Kurz nach dem Überfall auf Israel am 7. Oktober entzündeten sich weltweit Proteste gegen Israel, die sich zunehmend an die Universitäten verlagerten. Die Protestierenden wandten sich nicht nur gegen Israel, sondern solidarisierten sich oft mit dem Hamas-Terrorismus. Angesichts der raschen Ausbreitung der Proteste und dem hohen Organisationsgrad stand von Anfang an der Verdacht im Raum, dass der Iran als Schirmherr der Hamas an diesen Protesten direkt oder indirekt beteiligt war.
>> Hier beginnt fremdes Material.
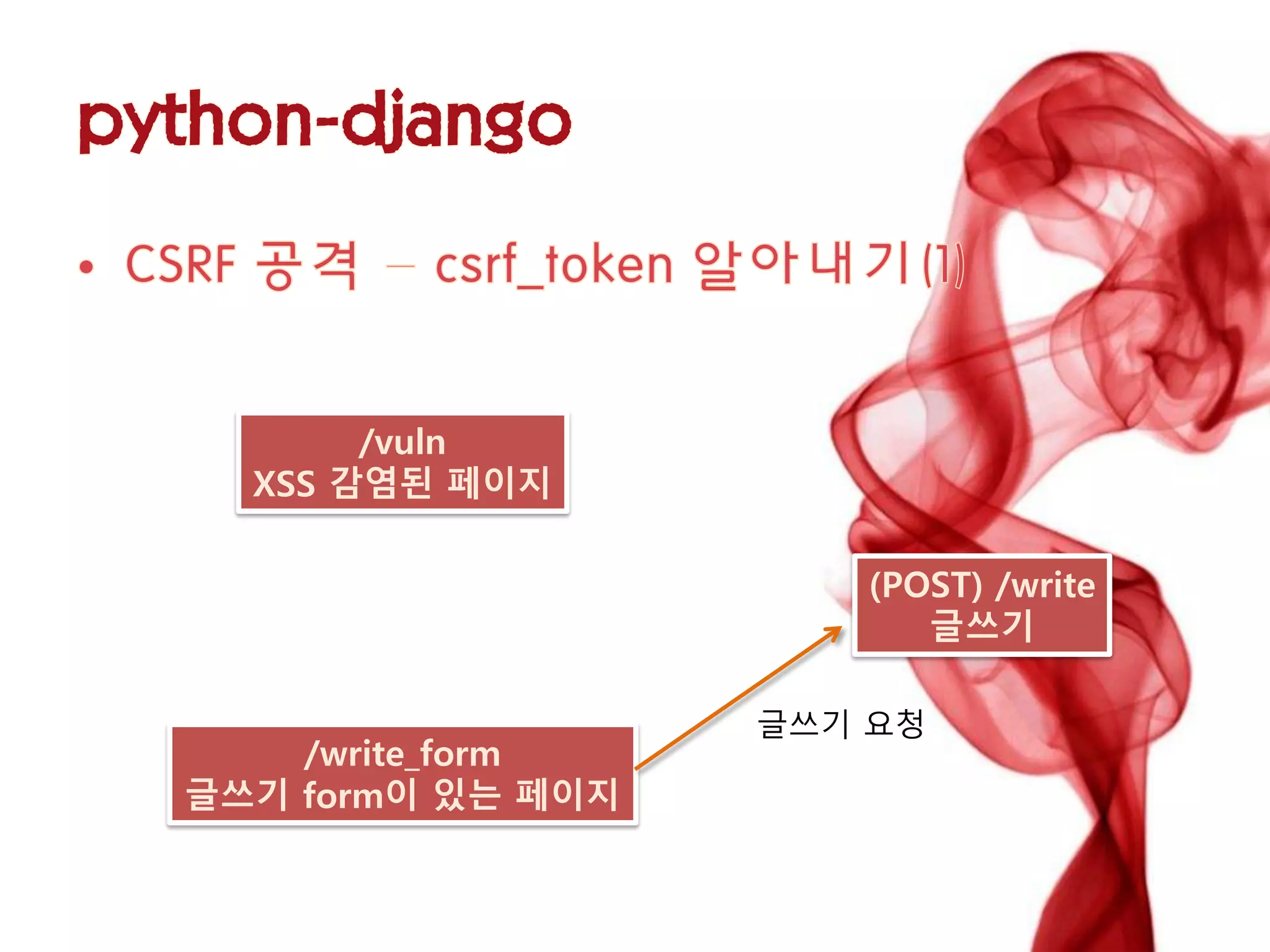 python-django

• CSRF 공격 – csrf_token 알아내기(1)

/vuln
XSS 감염된 페이지

(POST) /write
글쓰기

글쓰기 요청

/write_form
글쓰기 form이 있는 페이지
Bestätigung durch US-Geheimdienste

Dieser Verdacht hat sich in den letzten Monaten verdichtet. Am 9. Juli schrieb die Direktorin der nationalen Nachrichtendienste der USA, Avril Haines in einer Pressemitteilung, dass der Iran versucht, die Anti-Israel-Proteste für sich auszunutzen: «Wir haben beobachtet, dass Akteure, die mit der iranischen Regierung in Verbindung stehen, sich online als Aktivisten ausgeben, Proteste fördern und sogar finanzielle Unterstützung für die Protestierenden bereitstellen.» Ende Juli haben deshalb 22 US-Parlamentarier in einem Brief an Avril Haines um weitere Informationen zu den iranischen Aktivitäten gebeten und verlangt, dass anti-israelische Organisationen, die iranisches Geld akzeptiert haben, im Rahmen der Antiterrorismus-Gesetzgebung bestraft werden.

Social Media Kampagnen

Die Protestierenden an nordamerikanischen Universitäten werden von einer ausgeklügelten Social-Media Kampagne angefeuert. Dahinter stehen oft keine echten Menschen, sondern automatisierte Programme, sogenannte Bots. Die McGill Universität im kanadischen Montreal ist ein Zentrum der pro-Hamas-Proteste. Eine Analyse der kanadischen Sicherheitsfirma XPOZ fand, dass rund 60 Prozent der pro-Hamas Kommentarschreiber auf X/Twitter Bots waren, die die Propaganda des islamischen Regimes verbreiteten.

Bots sind auch auf der proisraelischen Seite aktiv. Allerding machten sie nur 25 Prozent aus, während 75 Prozent der pro-israelischen Social Media Nutzer echt waren. Nach Angaben von XPOZ handelt es sich bei der pro-Hamas Kampagne um «eine massive … koordinierte und organisierte Aktivität» einer ausländischen Regierung, «die Kanadier … beeinflusst und zu Gewalt und echten Handlungen anstiftet.»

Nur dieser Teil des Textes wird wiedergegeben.